Greg Harbut 35, an African-American horse owner participating in the 146th Kentucky Derby, was asked by civil rights activists to withdraw from Saturday’s race to protest the police killing of Breonna Taylor.
Harbut is one of the industry’s few Black owners, and Louisville activists said that the festive atmosphere of the famed horse race was inappropriate at a time when its residents were still hurting from Taylor’s death and calling for justice.
Taylor, 26 was fatally shot by Louisville Metro Police Department in March when they stormed her apartment while executing a “no-knock” search warrant. Thinking the plainclothes officers were intruders, Taylor’s boyfriend fired a warning shot, and gunfire broke out. Taylor, who was unarmed, was killed during the exchange of gunfire.
Activists who organized demonstrations in Louisville since Taylor’s death had called for the Kentucky Derby to be cancelled and for Harbut to skip the race.
Harbut told CNN he was asked to sit out the race, but added that despite supporting the protestors’ cause, he was not willing to give in to their demands, and preferred to use the event as a platform.
“I stand with Black Lives Matter, and I stand for justice for Breonna Taylor,” Harbut said. “But as an African American man involved in an industry that’s not very inclusive to people who look like me, there’s no way that I could sit out on one of the largest race days in the U.S. and not bring awareness to the contributions that African Americans have given to horse racing.”
Although the Kentucky Derby has never been postponed or cancelled due to bad weather, this year’s race was held without spectators in the stands because of the coronavirus pandemic.
As theGrio previously reported on September 5, opposing protest groups took to the streets of Louisville on the day of the race.

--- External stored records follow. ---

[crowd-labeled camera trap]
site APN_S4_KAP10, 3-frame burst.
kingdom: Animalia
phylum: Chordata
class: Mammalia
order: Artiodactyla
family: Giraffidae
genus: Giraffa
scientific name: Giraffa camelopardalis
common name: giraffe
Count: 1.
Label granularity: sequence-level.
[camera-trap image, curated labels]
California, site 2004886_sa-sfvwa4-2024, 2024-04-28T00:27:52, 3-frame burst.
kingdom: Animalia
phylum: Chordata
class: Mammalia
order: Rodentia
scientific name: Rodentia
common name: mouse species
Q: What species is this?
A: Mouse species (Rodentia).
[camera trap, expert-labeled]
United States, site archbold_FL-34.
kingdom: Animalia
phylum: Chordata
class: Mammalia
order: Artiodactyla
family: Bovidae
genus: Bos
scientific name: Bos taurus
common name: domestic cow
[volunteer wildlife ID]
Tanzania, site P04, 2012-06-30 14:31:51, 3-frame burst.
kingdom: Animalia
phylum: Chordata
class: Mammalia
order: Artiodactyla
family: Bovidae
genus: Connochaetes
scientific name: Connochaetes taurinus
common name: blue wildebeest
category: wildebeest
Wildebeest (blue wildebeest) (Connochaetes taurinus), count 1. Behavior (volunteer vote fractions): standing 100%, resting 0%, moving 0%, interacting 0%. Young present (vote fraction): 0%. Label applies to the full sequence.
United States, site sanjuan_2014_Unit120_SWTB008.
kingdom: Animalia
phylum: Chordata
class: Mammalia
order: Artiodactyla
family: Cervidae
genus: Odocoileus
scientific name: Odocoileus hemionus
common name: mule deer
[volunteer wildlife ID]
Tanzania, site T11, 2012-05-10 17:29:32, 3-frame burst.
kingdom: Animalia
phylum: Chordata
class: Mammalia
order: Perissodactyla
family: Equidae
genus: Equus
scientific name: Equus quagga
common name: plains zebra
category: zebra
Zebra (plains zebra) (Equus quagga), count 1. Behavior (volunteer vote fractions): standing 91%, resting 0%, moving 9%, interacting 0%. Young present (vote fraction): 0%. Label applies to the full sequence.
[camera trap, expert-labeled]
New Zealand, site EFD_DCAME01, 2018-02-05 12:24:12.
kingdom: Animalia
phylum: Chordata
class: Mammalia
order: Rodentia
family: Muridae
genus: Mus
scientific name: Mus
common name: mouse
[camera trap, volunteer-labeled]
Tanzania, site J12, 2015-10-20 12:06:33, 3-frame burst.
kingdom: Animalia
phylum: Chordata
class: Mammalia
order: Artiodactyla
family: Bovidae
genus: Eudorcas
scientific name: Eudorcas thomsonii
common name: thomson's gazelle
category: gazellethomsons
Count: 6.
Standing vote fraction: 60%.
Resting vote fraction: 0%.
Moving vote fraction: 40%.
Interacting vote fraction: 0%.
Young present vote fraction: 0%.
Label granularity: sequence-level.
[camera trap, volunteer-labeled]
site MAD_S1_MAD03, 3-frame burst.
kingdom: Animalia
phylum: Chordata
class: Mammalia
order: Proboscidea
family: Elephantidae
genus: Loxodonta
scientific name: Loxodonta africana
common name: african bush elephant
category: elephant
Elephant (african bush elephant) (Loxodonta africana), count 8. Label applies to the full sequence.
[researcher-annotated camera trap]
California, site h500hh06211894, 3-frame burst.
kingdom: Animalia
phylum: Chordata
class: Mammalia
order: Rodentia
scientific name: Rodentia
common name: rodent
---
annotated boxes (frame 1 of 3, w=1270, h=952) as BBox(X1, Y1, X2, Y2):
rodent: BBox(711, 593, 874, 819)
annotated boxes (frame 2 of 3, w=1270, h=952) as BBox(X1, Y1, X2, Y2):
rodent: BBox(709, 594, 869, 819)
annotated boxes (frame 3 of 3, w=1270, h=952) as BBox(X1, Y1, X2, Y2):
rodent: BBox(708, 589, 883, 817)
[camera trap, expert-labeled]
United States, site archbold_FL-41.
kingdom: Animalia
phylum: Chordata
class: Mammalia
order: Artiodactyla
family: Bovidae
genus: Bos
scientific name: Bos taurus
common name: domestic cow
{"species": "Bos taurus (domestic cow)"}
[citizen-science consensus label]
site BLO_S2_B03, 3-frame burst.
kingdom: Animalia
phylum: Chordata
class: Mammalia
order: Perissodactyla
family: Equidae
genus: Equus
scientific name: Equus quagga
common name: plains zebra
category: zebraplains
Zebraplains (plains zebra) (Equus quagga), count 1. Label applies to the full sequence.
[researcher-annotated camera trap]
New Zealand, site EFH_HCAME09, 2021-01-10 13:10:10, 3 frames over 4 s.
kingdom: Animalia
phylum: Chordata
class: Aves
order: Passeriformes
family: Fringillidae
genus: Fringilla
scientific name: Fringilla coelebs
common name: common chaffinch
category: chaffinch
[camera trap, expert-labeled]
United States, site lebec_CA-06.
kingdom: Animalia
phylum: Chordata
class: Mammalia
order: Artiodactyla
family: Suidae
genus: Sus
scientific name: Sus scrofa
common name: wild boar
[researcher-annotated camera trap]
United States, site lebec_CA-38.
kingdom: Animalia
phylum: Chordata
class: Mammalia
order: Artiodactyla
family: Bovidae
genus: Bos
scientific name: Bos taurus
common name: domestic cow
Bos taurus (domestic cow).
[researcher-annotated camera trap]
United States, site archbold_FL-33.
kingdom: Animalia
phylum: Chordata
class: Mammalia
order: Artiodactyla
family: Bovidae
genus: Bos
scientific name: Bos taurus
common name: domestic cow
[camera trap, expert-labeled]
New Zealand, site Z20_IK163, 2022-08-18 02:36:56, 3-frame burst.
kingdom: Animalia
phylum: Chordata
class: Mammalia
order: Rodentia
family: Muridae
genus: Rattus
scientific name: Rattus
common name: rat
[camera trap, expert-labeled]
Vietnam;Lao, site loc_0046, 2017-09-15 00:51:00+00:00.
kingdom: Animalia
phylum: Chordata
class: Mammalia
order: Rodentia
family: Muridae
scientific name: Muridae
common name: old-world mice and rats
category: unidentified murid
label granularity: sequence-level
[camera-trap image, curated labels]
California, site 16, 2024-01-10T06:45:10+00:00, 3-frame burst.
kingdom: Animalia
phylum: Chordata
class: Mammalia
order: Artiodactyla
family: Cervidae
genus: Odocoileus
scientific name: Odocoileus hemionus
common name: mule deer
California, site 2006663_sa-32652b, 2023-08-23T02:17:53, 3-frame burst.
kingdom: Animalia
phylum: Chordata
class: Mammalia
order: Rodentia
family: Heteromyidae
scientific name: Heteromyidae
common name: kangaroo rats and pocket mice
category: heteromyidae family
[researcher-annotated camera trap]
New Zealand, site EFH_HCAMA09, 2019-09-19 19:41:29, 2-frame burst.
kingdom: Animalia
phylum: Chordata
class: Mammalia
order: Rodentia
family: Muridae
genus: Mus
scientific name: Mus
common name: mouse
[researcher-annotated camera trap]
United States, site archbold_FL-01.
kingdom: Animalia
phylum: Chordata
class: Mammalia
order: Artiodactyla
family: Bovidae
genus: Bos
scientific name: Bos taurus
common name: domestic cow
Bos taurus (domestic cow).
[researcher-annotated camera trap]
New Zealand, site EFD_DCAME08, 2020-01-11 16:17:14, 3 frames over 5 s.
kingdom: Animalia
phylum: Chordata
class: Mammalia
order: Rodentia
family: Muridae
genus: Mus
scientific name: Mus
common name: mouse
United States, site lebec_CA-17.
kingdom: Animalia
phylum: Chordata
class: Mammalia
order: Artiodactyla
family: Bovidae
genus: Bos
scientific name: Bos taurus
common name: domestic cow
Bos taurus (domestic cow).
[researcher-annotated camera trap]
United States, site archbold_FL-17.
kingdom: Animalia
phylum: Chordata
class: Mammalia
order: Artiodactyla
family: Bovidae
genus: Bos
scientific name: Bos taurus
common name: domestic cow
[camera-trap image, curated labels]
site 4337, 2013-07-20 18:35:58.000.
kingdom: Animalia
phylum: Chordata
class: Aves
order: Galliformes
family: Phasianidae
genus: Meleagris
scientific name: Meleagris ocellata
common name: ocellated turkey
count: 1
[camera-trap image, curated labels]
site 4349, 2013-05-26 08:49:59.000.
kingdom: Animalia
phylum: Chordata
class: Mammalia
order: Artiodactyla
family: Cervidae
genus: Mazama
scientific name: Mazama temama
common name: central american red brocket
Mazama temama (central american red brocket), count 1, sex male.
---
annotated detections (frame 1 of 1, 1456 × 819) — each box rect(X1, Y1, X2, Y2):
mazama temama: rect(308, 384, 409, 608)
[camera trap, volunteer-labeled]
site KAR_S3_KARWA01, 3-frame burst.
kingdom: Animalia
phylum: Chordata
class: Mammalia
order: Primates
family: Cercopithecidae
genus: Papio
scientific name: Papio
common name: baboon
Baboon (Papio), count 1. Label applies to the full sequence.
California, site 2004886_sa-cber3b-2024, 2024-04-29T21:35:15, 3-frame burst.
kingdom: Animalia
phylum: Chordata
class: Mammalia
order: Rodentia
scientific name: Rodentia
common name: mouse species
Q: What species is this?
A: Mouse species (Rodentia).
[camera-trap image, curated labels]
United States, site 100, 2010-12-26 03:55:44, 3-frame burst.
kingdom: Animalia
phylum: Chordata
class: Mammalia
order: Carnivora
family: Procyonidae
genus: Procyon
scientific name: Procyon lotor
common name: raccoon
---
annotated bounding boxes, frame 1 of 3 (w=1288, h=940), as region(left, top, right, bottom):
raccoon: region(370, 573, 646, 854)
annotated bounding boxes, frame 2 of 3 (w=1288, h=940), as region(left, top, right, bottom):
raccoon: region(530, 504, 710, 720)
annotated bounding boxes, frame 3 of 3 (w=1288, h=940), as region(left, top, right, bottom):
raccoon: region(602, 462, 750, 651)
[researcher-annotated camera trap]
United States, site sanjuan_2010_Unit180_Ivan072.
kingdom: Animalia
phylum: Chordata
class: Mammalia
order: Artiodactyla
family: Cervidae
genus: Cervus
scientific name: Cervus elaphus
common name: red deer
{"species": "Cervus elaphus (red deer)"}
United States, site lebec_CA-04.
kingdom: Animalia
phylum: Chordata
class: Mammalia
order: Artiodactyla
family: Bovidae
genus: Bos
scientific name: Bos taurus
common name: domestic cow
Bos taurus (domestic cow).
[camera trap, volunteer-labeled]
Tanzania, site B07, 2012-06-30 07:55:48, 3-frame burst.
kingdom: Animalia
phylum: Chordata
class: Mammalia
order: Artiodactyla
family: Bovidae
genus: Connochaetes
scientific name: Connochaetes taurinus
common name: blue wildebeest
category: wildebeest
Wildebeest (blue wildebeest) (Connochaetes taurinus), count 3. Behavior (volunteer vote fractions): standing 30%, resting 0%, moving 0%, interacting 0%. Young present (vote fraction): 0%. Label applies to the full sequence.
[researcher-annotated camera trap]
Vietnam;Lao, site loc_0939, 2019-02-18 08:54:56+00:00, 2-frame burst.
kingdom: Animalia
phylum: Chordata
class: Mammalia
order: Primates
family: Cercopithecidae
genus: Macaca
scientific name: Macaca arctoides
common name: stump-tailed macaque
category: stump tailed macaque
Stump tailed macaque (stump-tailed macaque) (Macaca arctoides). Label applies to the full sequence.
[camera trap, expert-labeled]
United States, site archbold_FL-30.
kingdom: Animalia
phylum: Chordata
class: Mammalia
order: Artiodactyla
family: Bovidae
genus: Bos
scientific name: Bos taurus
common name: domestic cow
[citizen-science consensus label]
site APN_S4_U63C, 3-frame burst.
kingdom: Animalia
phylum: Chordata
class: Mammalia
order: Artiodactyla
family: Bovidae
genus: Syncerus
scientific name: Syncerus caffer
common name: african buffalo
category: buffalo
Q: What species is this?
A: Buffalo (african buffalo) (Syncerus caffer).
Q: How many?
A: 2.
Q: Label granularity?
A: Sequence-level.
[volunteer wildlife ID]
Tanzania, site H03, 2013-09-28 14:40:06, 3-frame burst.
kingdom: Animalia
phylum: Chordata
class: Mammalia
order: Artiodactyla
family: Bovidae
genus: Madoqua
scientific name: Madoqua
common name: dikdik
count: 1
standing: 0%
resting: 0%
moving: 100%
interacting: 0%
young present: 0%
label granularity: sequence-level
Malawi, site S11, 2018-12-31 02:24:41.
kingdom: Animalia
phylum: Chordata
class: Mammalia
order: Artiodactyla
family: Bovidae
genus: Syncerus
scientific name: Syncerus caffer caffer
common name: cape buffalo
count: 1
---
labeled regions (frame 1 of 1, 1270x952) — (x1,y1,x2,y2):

One group demanded justice for Breonna Taylor, while the other group showed support for law enforcement.
Dressed in riot gear, police broke up a skirmish between the two groups.
Harbut comes from a family long associated with horse racing for nearly a century.
“Obviously, it’s extremely emotional because this is a race my grandfather participated in in 1962 … and he was not allowed to be listed nor attend that Derby,” Harbut said. “I don’t know how many non-African Americans have had multi-family lineage participate in ownership, but I would think that is a rarity among us as African Americans.
“So that is something I am very proud of. I’m extremely emotional and happy to be able to take on the legacy of my family at this time.”